Outrepassant son seul statut de site, le désert convoque des dimensions temporelles. Lié de tout temps à l’impossibilité de vie, voire de survie, le désert est intimement lié à la mort. D’abord parce que son horizon de dépouillement nous invite à l’appréhender tel un espace de l’anéantissement le plus total et le plus irréversible. Puisqu’il se pose en espace où la vie n’a pas sa place, puisqu’il est selon la formule de Terry Tempest Williams, ce « blank spot on the map » (Refuge 244), il accueille toute sorte de projections mortifères pour devenir un espace dans lequel les simulations de mort et de destruction sont propices. Le désert du Nevada fut par exemple longtemps utilisé comme un terrain d’essai pour la bombe nucléaire américaine et il est en passe de devenir la poubelle des déchets nucléaires des États-Unis (Yucca Mountain Nuclear Waste Repository). Il est également un terrain de bataille où l’armée américaine simule les combats comme au Fort Irwin National Training Center (FINTC) qui, en plus d’abriter de factices villages arabes, reproduit les terrains que rencontreront les GIs et les Marines dans les déserts du Moyen-Orient.

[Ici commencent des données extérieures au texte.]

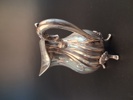 Kaffeservis. silver, 3 delar, 1550 gram, Rokokostil.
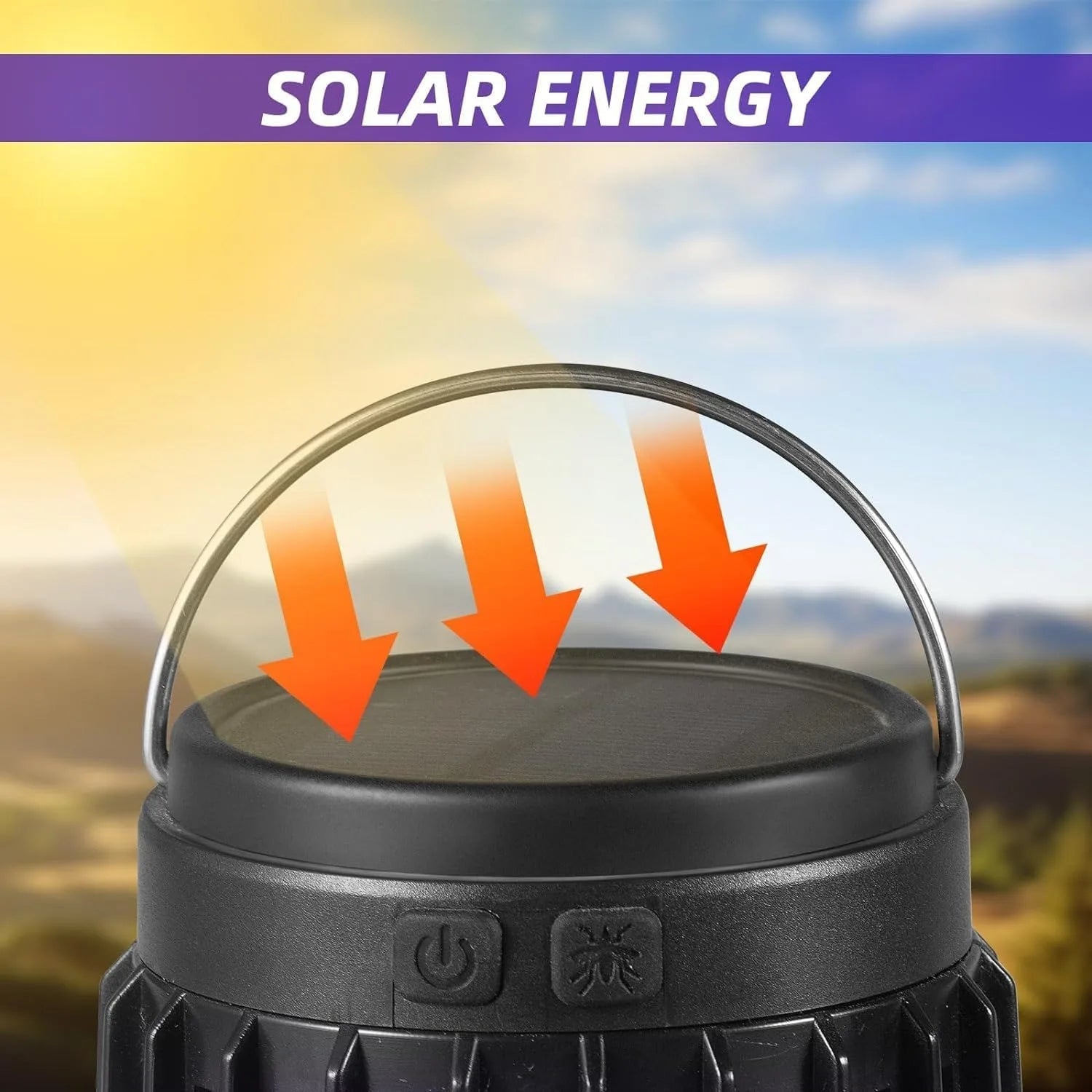 Mata Mosquitos Solar 3 en 1 Portátil ShinLuxe | 2pcs | Patio, Camping y Hogar ☀️ - Firu Total Sales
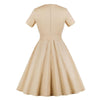 60-Luvun Audrey Hepburn Beige Mekko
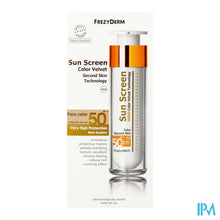 Afbeelding in Gallery-weergave laden, Frezyderm Sunscreen Velvet Color Face Spf50+50ml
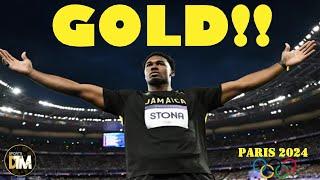 HISTORY!!! JAMAICA WINS GOLD, Roje Stona SMASHES Men's Discus Olympics Record | DTM  @Olympics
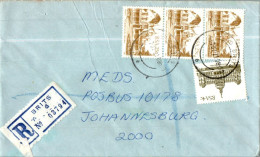 RSA South Africa Cover Brits To Johannesburg - Cartas & Documentos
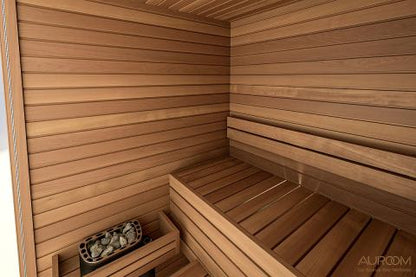 Auroom Cala Traditional Sauna - Glass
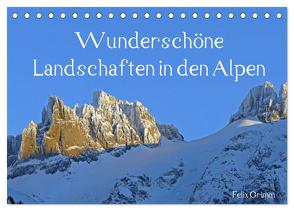 Wunderschöne Landschaften in den Alpen (Tischkalender 2024 DIN A5 quer), CALVENDO Monatskalender von Grimm,  Felix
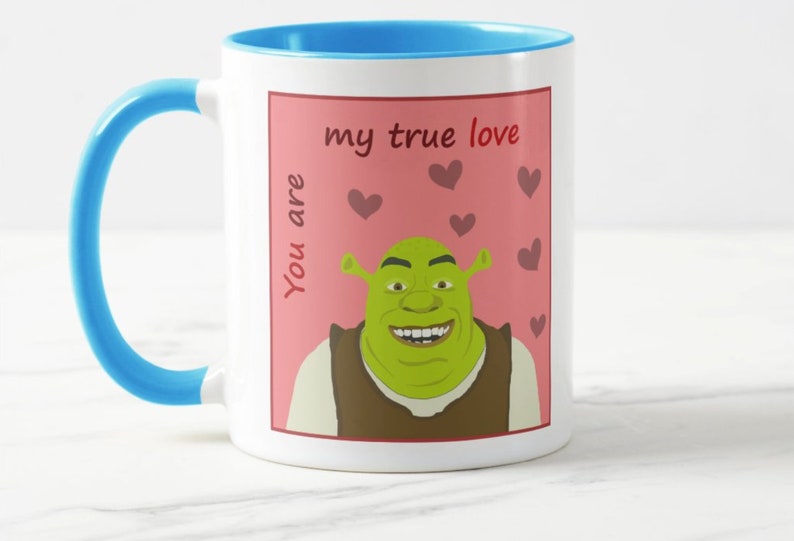 Shrek Png. Shrek Valentine's Day Printable and Ready to | Etsy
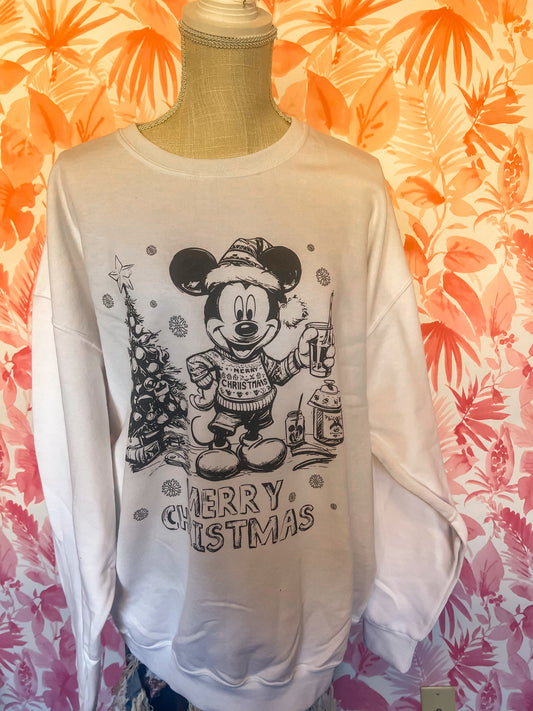 Mickey Christmas Sweatshirt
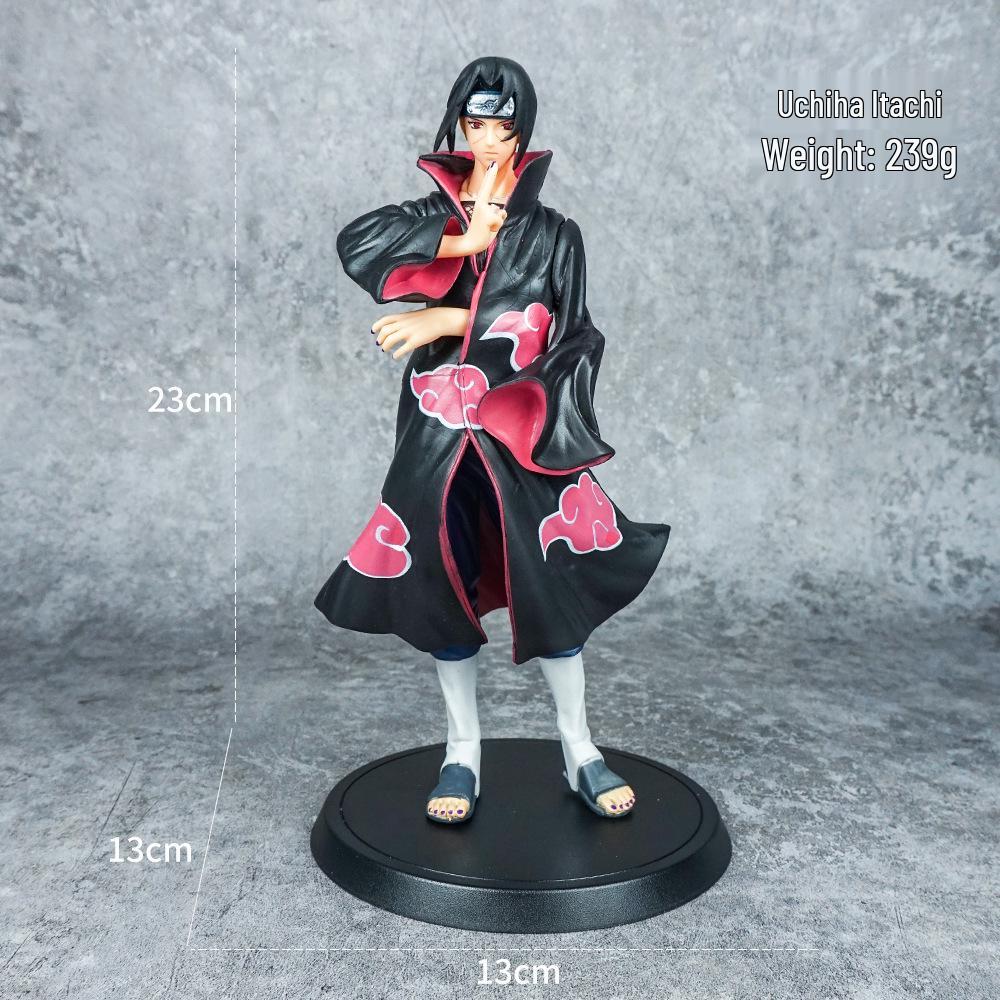 Anime Action Figure Display: Sasuke, Sakura, Itachi, Kakashi, Minato with Greatsword.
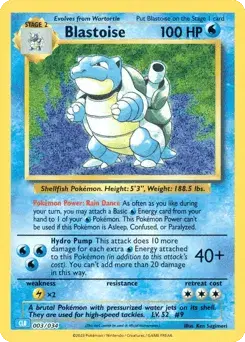 Blastoise Pokémon TCG Classic - Blastoise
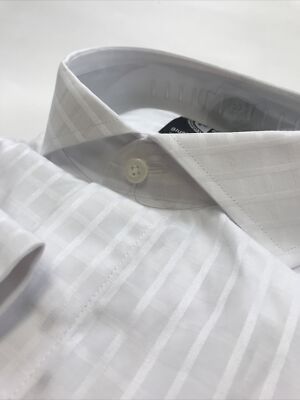 english spread collar dress shirts Spread Collar Dress Shirt in Sky End-On-End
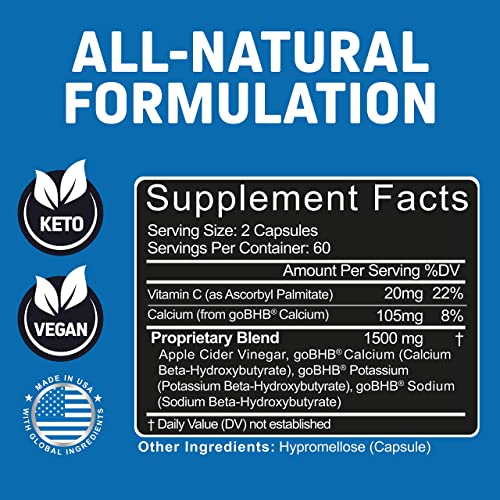 Herbtonics Apple Cider Vinegar Capsules Plus Keto BHB | Fat Burner & Weight Loss HerbtonicsBuy Supplements Australia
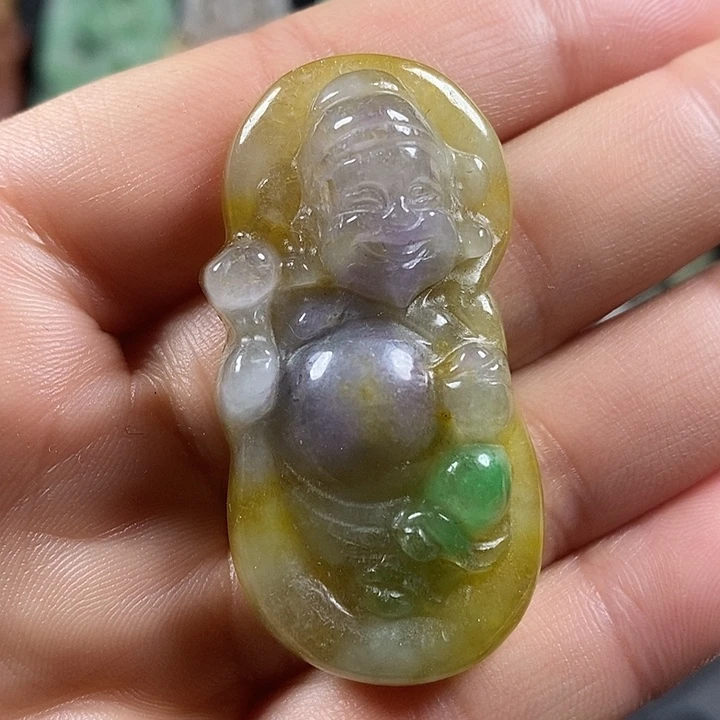 吊坠紫金钵盂菩提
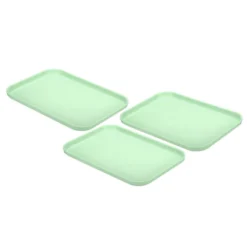 Unique Bargains Plastic Reusable Lightweight Rectangular Serving Tray 3 Pcs -Kitchen Utensil Store GUEST ab2a9001 cf79 416e 9471 b6f22306aed6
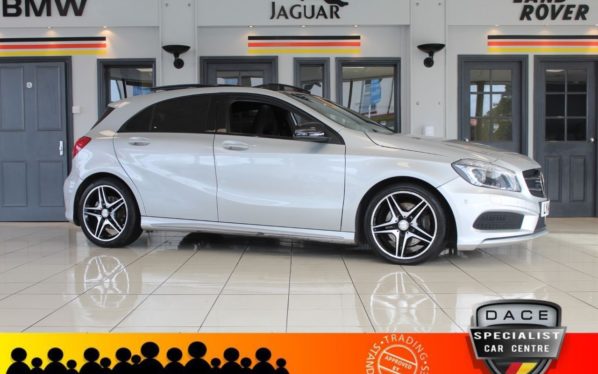 Used 2014 SILVER MERCEDES-BENZ A-CLASS Hatchback 2.1 A220 CDI BLUEEFFICIENCY AMG SPORT 5d AUTO 170 BHP (reg. 2014-06-26) for sale in Hazel Grove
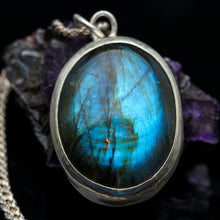 Load image into Gallery viewer, Breathe: Labradorite and Sterling Necklace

Ce colloque sera ainsi l’occasion de réfléchir tout particulièrement à la place allouée au désert dans les productions artistiques qui ont pour sujet les guerres du Golfe. Dans la fiction littéraire, on citera en exemple, Point Omega de Don DeLillo où le désert Mojave d’Anza-Borrego en Californie situé « somewhere south of nowhere in the Sonoran Desert » (Point Omega 20) vient se superposer au désert irakien tel un résidu fantomatique et traumatique que le protagoniste cherche à oublier. La réflexion pourra porter sur les œuvres de la nouvelle génération d’auteurs qui a vécu la guerre en tant que journalistes ou soldats tels Evan Wright, David Abrams, Phil Klay, ou Kevin Powers pour qui le désert « stretched out on all sides like an ocean of twice burned ash » (The Yellow Birds 183). Le roman graphique (The White Donkey: Terminal Lance de Maxime Uriarte), mais aussi les séries (Generations Kill, The Long Road Home…) ainsi que les films nombreux pourront être étudiés pour penser le désert à la fois comme un théâtre d’opérations mais aussi comme un espace propice à la problématisation du territoire national.